Richard C. Drew
The exterior of Crib
Reader's archive is vast and varied, going back to 1971. Every day in Archive Dive, we'll dig through and bring up some finds.
This Sunday, April 1, marks the tenth anniversary of the opening of Crib
, the most exclusive restaurant that ever existed in Chicago. Located in the Carter H. Harrison Water Intake Crib two miles off the Oak Street Beach, Crib had just 26 seats, and when restaurant critic Mike Sula paid a visit the week before opening, it was already booked for the next two months. Owner-chef Albert D'Angelo refused to take any calls from a local area code.
D'Angelo, Sula wrote, was a 24-year-old New Yorker partial to smoking "a glass bong half filled with a corked '82 Petrus." After he dropped out of his private school seven years earlier, his father, a trader on the New York Stock Exchange, got him a job as a dishwasher at Mario Batali's Babbo. D'Angelo parlayed that into a meteoric rise:
"I told people I worked the pass at Babbo for three years. It was surprising how easy it was to get in," he says.

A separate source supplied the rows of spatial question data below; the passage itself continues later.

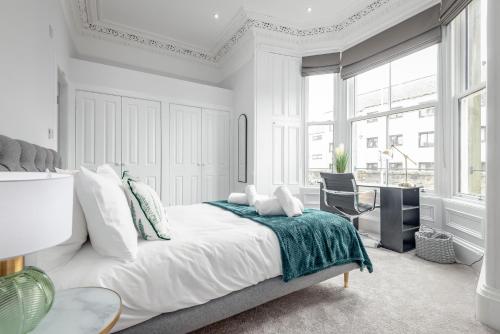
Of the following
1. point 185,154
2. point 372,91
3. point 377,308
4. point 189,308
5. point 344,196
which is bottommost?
point 377,308

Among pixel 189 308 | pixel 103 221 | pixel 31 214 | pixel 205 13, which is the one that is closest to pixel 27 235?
pixel 31 214

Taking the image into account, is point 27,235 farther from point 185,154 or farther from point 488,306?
point 185,154

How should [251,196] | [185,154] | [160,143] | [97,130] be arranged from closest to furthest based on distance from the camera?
[251,196]
[97,130]
[160,143]
[185,154]

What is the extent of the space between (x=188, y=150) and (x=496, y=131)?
3.59 meters

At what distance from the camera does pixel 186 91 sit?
4000 mm

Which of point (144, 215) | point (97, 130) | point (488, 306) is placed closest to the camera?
point (144, 215)

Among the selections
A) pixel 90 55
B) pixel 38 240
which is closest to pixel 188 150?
pixel 90 55

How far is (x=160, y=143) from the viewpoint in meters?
3.79

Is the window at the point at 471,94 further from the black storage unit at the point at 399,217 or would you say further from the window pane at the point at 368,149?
the window pane at the point at 368,149

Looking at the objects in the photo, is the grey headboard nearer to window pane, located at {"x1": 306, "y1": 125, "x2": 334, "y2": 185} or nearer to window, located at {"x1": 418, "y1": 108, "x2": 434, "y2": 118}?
window pane, located at {"x1": 306, "y1": 125, "x2": 334, "y2": 185}

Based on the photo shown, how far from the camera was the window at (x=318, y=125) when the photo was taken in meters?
4.18

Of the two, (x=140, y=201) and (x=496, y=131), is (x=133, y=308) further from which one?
(x=496, y=131)

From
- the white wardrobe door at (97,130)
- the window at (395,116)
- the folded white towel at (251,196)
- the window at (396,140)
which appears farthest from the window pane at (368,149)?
the white wardrobe door at (97,130)

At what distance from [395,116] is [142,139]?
3703mm
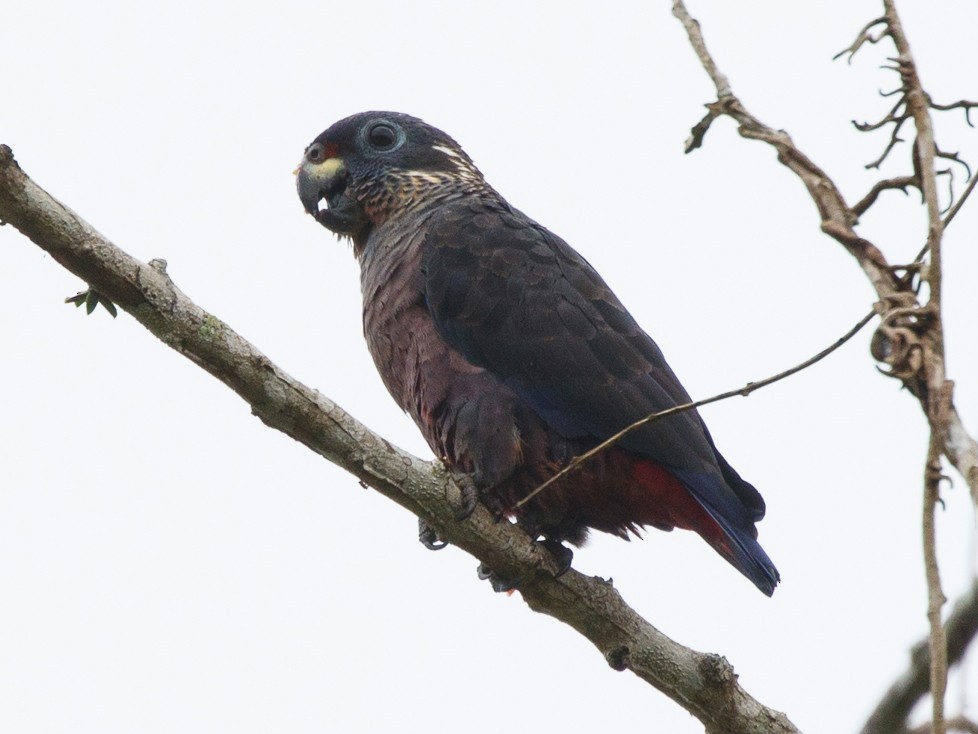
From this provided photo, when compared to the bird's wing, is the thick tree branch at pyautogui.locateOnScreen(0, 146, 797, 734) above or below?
below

He kept his eyes open, grabbed every chance he could to work prep, and muscled or bribed his way onto the line. "If I had to call INS on some line cook who got territorial about his station," he says, "I would."
D'Angelo's career truly took off when he left restaurant kitchens behind him and began staging an itinerant popup called the Last Supper in a series of eccentric locations in Manhattan, including a bodega and a subway power station.
Before long, suspiciously familiar analogs of some of his dishes began to show up on the menus of fine-dining restaurants all over the country—including Chicago. "Edible menus? Mine. Foie gras lollipops? Mine. That cat who was serving sushi on a naked girl? I did that first—with pasta."
Fear of further copying was why Crib was located so far offshore and why you had to take a speedboat to get there. D'Angelo was coy about what he planned to serve on opening night. "If I told you anything I'd have an animal rights naval blockade on my hands," he told Sula.
If, reading this now, you think that this asshole represented everything awful about the dining scene of the aughts, except exponentially worse, yes, you are absolutely right. And for good reason. Look again at that opening date. Happy April Fool's!